Debuting in 1996 to great fanfare and overwhelmingly positive reviews, Profit was cancelled after only four of the nine episodes produced had been aired, due to overwhelmingly negative viewing figures. It seemed that the American audience wasn’t yet ready for a network TV show about a Mephistophelean sociopathic yuppie killing and blackmailing his way to the top.
Raised by an abusive father in farming country, forced to live in a large cardboard box with a hole cut in the side so that he could watch television, the boy who would become Jim Profit escaped by tying his father to the bed and setting fire to the house. When he reappeared, he’s a changed man.
Masquerading as a highly-educated, well-groomed executive, the newly christened Profit began to insinuate himself into the corporate hierarchy of Gracen & Gracen, a large but unethical multinational conglomerate, by fair means or foul. As select people started to suspect Profits actions and motivations and dig a little deeper into his background, he moves beyond corporate skullduggery and the art of the con into outright criminal acts, violence and eventually murder.
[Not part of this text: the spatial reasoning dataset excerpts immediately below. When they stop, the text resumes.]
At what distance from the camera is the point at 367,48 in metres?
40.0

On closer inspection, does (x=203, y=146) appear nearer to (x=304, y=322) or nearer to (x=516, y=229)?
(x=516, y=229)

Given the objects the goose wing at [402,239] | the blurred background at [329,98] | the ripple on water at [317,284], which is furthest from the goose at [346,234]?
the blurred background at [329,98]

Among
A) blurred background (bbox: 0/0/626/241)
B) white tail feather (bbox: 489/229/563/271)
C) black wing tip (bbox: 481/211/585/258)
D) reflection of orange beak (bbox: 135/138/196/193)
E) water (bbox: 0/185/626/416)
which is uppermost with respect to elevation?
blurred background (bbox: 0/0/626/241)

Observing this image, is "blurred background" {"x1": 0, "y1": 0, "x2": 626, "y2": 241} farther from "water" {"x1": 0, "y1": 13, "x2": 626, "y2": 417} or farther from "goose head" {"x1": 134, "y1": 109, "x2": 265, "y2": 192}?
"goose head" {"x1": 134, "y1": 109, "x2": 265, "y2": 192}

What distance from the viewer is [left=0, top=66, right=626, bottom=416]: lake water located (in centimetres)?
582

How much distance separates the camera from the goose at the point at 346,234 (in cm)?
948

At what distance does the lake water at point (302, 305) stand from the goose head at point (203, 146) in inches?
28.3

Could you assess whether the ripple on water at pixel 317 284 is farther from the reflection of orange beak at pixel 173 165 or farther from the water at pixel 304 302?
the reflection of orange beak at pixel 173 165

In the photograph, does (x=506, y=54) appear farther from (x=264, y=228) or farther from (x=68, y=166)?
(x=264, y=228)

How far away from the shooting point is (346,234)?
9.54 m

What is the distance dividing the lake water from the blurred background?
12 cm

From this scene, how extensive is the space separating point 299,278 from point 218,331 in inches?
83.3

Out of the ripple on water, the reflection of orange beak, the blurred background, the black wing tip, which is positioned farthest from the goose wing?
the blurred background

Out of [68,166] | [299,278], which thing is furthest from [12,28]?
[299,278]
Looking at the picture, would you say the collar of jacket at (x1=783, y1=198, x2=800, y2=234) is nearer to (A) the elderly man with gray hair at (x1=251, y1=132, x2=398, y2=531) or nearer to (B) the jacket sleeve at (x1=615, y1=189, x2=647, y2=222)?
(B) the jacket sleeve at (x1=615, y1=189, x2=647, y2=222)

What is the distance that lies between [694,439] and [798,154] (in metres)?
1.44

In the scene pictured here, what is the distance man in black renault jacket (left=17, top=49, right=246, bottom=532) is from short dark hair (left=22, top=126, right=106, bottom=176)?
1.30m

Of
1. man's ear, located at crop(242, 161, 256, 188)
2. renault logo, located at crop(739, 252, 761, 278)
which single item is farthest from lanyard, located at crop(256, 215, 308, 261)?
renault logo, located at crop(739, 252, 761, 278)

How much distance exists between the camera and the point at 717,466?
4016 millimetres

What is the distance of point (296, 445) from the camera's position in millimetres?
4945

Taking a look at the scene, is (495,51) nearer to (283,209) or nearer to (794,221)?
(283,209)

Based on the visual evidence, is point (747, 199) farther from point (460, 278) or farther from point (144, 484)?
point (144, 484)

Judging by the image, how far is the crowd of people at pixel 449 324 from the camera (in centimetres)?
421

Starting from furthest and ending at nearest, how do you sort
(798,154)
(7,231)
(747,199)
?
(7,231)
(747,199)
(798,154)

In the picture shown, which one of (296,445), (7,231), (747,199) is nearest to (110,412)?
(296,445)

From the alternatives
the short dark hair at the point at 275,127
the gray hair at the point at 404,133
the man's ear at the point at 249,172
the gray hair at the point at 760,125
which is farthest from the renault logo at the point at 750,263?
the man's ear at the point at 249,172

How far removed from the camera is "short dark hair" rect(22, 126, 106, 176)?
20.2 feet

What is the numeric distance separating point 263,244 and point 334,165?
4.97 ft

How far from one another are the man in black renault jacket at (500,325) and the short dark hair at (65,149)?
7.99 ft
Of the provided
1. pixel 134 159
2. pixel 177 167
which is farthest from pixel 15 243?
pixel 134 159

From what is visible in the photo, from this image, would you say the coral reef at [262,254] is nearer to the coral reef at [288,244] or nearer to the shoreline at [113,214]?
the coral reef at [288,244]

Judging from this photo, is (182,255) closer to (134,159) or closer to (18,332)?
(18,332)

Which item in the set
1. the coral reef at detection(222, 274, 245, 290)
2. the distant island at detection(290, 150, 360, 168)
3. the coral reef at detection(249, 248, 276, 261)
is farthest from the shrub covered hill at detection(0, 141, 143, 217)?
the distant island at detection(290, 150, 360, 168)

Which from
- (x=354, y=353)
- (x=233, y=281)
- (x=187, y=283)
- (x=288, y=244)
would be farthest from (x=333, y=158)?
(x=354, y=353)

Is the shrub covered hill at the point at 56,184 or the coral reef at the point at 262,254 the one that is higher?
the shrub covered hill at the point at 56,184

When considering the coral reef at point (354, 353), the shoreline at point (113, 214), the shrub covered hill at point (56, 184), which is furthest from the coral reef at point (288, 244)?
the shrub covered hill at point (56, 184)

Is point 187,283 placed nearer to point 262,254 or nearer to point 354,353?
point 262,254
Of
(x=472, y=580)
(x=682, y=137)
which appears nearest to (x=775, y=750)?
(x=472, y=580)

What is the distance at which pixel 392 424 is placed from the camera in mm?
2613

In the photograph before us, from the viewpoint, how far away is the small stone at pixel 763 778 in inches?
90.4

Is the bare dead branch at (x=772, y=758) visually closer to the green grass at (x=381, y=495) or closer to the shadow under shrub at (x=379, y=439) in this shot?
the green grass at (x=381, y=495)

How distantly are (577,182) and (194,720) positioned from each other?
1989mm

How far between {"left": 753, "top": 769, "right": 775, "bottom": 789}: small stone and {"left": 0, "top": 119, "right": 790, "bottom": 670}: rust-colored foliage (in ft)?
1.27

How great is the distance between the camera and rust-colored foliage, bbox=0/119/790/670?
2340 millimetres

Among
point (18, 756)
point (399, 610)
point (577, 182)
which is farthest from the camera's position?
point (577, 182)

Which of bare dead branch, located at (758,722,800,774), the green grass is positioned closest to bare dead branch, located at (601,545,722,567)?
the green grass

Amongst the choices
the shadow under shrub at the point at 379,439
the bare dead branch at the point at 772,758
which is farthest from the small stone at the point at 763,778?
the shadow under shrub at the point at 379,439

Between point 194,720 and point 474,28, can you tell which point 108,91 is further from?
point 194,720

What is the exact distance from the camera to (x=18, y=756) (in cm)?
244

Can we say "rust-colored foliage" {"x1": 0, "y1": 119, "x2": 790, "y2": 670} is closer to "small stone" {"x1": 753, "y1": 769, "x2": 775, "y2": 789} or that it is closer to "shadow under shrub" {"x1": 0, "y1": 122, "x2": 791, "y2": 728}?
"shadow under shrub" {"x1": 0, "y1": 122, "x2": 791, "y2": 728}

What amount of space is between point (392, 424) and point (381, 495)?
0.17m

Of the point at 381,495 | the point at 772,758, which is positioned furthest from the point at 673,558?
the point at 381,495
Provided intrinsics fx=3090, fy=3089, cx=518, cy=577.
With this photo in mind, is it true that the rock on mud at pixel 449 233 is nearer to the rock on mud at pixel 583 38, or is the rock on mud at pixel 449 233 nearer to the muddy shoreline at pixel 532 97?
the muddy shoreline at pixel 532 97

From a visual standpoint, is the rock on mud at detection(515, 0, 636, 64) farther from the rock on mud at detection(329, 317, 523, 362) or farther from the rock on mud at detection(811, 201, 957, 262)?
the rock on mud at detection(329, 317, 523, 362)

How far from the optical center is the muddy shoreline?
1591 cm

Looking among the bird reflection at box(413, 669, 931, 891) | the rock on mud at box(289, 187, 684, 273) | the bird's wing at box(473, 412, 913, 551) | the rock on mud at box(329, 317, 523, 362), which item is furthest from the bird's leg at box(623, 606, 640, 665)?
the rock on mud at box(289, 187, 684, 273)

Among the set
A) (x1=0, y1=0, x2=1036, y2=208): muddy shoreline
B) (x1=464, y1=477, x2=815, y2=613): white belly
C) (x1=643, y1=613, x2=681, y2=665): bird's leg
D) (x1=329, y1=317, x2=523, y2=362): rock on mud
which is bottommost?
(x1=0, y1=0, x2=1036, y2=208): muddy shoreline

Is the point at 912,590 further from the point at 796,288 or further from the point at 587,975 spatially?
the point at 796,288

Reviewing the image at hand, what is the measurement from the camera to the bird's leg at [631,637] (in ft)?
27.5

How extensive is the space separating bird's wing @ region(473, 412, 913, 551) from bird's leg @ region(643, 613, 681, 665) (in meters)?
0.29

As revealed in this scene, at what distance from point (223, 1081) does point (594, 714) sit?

All the things that turned the 1996 audience off Profit are the things that have made Dexter, The Shield, Breaking Bad, Mad Men, The Sopranos and Sons Of Anarchy massive worldwide hits. Dexter, in particular, was eerily similar in execution right down to the voiceover narrating Profit’s interior monologue. The show was just years ahead of its time.
The perennially underrated Adrian Pasdar plays Profit with a quiet, predatory grace: he’s brilliant as the sinister mystery man hellbent on taking revenge against an entire corporation for his horrendous childhood, and ruining anyone who gets in his way.
Why does he pick on Gracen & Gracen? That box he was raised in was a G&G shipping container… and despite living in a luxurious condo, that’s where our Jim still goes to sleep every night: lying on his side in the foetal position, naked, inside a dirty cardboard box filled with garbage.